With the deadlock over the Airport Express metro project in the capital threatening to become a problem of bad debt for the lenders, a consortium of lenders is considering action against the concessionaire — Delhi Airport Metro Express Pvt. Ltd (DAMEPL), a subsidiary of Reliance Infrastructure Ltd — for recovery of the dues.
The consortium has a total exposure of Rs.1,800 crore to the Airport Express metro project.
"We have reviewed the account. It is heading towards a critical account. For the last two months, there are overdues in the account," said Harsh Kumar Bhanwala, the officiating chairman and managing director of India Infrastructure Finance Co. Ltd (IIFCL), whose UK subsidiary is a lender to the project.
"Technically, the concessionaire is still Reliance. They have themselves given a unilateral notice of termination. Legally, they have not been absolved by DMRC (Delhi Metro Rail Corp.). There is no change in the concessionaire as of now," he said.

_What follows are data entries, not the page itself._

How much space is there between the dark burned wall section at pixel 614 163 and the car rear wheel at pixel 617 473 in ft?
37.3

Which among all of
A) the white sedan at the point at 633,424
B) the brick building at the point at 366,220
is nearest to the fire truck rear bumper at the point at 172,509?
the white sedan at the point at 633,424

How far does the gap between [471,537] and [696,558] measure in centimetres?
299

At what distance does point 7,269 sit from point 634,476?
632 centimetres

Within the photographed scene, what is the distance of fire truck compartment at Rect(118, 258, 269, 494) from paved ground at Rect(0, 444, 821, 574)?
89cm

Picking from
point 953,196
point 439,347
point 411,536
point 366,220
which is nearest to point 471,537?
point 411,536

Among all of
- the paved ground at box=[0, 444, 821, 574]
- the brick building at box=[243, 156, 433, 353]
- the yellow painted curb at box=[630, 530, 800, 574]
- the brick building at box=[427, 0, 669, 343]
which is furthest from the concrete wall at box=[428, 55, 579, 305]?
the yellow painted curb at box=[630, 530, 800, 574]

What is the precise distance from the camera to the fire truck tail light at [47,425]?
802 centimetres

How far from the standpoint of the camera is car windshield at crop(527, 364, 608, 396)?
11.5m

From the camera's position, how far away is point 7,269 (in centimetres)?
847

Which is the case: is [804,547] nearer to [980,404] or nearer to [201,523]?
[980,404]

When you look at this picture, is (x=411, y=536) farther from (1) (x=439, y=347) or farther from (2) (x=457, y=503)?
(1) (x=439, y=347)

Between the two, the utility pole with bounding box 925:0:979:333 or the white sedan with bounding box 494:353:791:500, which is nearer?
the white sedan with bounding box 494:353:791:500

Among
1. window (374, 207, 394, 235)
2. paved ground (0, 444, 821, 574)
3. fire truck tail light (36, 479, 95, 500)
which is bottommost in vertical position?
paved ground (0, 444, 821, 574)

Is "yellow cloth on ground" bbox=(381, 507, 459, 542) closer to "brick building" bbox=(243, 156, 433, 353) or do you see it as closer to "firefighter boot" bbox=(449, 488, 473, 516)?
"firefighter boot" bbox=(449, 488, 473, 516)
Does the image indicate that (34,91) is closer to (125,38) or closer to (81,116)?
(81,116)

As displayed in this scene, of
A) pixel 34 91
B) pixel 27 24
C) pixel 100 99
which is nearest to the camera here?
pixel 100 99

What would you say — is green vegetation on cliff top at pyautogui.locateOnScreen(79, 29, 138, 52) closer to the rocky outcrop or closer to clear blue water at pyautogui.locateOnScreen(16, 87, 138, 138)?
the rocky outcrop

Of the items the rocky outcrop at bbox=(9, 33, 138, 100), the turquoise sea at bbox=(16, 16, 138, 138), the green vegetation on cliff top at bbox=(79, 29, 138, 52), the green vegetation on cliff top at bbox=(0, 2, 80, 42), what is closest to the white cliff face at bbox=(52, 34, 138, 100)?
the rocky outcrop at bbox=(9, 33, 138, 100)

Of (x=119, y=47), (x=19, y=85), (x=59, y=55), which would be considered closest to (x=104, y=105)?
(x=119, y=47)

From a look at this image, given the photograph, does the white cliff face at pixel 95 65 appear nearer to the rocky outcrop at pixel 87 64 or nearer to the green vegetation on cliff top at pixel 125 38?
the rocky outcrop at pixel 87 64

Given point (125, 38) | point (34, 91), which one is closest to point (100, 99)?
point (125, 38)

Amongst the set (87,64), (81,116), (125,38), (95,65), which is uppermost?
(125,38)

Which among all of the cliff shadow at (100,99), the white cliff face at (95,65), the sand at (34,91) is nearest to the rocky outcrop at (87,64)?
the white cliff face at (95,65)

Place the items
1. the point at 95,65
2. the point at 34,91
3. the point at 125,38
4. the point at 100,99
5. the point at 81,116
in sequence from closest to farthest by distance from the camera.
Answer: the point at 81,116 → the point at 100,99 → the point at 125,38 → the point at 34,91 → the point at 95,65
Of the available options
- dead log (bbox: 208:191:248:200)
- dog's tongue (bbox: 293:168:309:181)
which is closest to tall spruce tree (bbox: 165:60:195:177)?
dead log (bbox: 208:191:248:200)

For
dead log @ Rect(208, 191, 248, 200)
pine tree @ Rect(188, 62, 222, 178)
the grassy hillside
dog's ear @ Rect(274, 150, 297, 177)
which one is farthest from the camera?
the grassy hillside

Anuj Dayal, DMRC spokesperson, agreed that the termination notice issued by Reliance Infrastructure, part of Anil Ambani's Reliance Group, was unilateral. "The termination notice is under arbitration and we are running the line only in public interest," he said over the phone.
A DAMEPL spokesperson said DMRC had taken over the entire project with effect from 1 July, including all existing contracts and employees from DAMEPL.
"Accordingly, there is no liability on DAMEPL to make any further repayment to the lenders. Instead, as per the terms of the agreement, and as legally advised, all liabilities to lenders are now to be repaid by DMRC," the spokesperson said in an email.
An Axis Bank spokesperson refused to comment because they are in a silent period before announcement of results.
Bhanwala said IIFC UK will write to the lead lender, Axis Bank, to consider initiating action for recovery of the dues. "All lenders are affected by it and everyone is trying to ensure that NPAs (non-performing assets or bad loans) do not rise. Banks are contemplating action for recovery," he said.
IIFC UK has exposure of around $54 million (around Rs.350 crore) on account of an overseas loan for the import of rolling stock for the project.
While for banks that lent to the project, the account will become an NPA if the dues are not paid for three months, in the case of IIFC this will happen after 6 months. Once an account is declared an NPA lenders have to set aside money to cover the risk of default.
The 22.7-km Delhi airport metro line was a joint venture between DAMEPL and DMRC. DMRC built the civil infrastructure and spent more than half of the Rs.5,700-crore project cost, and DAMEPL brought in the rolling stock and was supposed to run it for 30 years. But Reliance Infrastructure pulled out of the agreement with DMRC in July saying the project was not financially viable.
The decision on the termination notice and who will repay the debt is being considered by an empowered group of ministers on mass rapid transit system headed by defence minister A.K. Antony.